Here is a block of entries. Write out its lines exactly, from the first through the one containing "[citizen-science consensus label]".

(Source records)
──────────

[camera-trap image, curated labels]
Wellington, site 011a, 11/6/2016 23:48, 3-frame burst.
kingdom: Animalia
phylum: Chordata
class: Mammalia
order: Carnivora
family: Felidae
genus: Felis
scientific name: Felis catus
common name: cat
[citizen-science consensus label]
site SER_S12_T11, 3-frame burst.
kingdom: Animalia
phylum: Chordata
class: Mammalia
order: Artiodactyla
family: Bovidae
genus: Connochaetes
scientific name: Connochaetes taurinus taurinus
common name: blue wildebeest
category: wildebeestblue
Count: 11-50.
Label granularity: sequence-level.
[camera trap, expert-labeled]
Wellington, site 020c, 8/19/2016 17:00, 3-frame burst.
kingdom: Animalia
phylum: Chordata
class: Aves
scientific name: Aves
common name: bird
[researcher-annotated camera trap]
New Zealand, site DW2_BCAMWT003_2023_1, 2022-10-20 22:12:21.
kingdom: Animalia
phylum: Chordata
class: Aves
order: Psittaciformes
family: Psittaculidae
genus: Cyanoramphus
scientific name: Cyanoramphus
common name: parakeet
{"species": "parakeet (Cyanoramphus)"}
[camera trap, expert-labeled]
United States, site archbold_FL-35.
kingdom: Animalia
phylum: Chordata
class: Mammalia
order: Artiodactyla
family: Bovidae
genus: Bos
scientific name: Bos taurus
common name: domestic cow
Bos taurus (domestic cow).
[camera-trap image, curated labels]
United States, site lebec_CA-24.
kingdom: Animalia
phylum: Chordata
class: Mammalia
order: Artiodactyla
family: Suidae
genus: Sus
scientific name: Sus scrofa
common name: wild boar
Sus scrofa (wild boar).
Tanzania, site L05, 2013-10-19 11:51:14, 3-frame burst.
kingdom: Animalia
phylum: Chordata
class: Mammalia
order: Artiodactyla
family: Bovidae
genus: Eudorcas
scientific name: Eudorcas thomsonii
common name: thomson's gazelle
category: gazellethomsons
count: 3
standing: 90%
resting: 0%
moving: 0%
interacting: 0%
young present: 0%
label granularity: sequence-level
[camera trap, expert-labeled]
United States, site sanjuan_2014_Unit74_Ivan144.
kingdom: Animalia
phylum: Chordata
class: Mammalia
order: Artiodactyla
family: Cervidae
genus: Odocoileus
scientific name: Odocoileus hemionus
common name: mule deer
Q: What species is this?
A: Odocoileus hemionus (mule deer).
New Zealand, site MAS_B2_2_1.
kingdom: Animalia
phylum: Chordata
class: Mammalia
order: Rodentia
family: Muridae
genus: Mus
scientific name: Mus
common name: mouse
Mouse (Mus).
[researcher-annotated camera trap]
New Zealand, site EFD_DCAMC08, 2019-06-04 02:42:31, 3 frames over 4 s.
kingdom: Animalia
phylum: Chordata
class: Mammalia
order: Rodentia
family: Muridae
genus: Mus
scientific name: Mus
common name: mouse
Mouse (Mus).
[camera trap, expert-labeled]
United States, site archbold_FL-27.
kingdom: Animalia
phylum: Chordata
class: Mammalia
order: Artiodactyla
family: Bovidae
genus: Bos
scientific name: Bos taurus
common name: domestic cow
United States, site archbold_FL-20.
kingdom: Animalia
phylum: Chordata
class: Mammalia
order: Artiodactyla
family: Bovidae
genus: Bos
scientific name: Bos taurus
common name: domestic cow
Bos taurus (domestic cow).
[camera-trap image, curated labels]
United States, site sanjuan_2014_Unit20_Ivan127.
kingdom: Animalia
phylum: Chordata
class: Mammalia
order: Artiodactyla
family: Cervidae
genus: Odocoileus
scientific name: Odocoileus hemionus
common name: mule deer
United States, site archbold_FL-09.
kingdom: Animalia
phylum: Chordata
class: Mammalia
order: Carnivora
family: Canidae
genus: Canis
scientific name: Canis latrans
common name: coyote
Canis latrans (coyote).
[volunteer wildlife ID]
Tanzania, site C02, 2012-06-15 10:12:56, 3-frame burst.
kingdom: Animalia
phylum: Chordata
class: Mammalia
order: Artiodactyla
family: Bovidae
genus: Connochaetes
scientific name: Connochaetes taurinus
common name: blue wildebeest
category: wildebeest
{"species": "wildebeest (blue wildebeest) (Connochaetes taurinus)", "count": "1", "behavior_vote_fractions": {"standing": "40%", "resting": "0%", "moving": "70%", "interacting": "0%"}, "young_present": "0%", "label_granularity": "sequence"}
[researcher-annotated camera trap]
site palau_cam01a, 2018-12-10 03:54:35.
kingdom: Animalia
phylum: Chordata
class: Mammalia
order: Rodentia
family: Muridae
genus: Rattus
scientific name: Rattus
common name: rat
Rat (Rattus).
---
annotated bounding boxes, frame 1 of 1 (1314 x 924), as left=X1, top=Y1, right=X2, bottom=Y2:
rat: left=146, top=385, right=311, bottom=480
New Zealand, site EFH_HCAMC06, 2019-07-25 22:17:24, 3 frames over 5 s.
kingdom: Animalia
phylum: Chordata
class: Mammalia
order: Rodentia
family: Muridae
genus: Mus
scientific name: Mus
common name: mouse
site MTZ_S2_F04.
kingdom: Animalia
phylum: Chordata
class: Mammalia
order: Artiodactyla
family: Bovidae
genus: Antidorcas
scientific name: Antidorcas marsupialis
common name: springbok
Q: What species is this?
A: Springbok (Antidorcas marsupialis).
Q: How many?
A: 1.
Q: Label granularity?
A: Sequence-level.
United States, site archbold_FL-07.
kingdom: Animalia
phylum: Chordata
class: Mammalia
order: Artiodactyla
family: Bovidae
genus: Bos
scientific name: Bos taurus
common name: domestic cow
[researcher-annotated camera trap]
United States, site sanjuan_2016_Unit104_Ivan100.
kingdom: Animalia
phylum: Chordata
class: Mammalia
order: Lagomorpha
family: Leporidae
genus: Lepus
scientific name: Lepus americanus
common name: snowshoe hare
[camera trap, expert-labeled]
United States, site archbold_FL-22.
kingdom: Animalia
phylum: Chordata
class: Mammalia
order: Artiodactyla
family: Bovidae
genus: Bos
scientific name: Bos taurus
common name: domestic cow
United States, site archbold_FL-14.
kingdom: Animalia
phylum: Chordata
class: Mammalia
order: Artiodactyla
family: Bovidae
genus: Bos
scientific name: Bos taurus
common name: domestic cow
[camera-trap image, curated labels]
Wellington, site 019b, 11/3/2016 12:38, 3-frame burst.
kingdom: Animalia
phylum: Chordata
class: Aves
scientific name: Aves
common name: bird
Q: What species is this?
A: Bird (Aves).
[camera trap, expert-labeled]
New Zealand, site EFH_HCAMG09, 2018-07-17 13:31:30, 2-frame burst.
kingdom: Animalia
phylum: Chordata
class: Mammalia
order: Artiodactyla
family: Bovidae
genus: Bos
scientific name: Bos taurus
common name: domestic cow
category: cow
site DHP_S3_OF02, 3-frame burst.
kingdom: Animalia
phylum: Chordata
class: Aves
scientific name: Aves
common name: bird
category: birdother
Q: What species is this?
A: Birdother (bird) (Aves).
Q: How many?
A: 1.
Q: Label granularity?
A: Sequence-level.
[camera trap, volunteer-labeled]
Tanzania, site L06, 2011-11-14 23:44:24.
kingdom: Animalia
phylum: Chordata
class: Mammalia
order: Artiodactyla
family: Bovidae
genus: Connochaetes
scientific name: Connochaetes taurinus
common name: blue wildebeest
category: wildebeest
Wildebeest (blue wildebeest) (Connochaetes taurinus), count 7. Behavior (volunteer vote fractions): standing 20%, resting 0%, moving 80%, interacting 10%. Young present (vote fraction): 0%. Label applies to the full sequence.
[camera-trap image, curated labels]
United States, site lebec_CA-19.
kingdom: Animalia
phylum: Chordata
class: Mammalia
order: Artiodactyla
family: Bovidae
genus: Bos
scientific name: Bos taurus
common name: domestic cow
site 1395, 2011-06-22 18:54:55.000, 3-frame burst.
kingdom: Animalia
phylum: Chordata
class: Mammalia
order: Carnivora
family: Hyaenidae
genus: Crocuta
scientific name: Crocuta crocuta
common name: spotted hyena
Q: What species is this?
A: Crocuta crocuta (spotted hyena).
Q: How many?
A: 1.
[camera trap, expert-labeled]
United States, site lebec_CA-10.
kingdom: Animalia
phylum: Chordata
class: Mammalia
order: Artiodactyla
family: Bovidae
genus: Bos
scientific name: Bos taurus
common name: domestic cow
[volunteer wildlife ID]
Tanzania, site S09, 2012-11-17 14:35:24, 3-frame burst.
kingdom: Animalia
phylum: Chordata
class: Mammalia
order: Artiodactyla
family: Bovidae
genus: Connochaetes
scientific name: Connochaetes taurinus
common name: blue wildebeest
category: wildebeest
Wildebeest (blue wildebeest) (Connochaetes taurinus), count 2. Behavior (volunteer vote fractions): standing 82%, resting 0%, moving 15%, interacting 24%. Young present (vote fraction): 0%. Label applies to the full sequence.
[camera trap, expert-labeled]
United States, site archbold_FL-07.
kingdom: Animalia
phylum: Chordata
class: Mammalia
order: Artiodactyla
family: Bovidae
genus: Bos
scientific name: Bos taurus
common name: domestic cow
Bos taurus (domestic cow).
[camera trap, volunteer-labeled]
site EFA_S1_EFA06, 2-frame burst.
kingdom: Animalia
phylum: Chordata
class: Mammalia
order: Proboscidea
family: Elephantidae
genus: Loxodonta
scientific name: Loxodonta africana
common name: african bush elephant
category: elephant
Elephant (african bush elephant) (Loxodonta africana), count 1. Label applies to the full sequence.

──────────

### ANSWER AREA
[camera-trap image, curated labels]
Wellington, site 011a, 11/6/2016 23:48, 3-frame burst.
kingdom: Animalia
phylum: Chordata
class: Mammalia
order: Carnivora
family: Felidae
genus: Felis
scientific name: Felis catus
common name: cat
[citizen-science consensus label]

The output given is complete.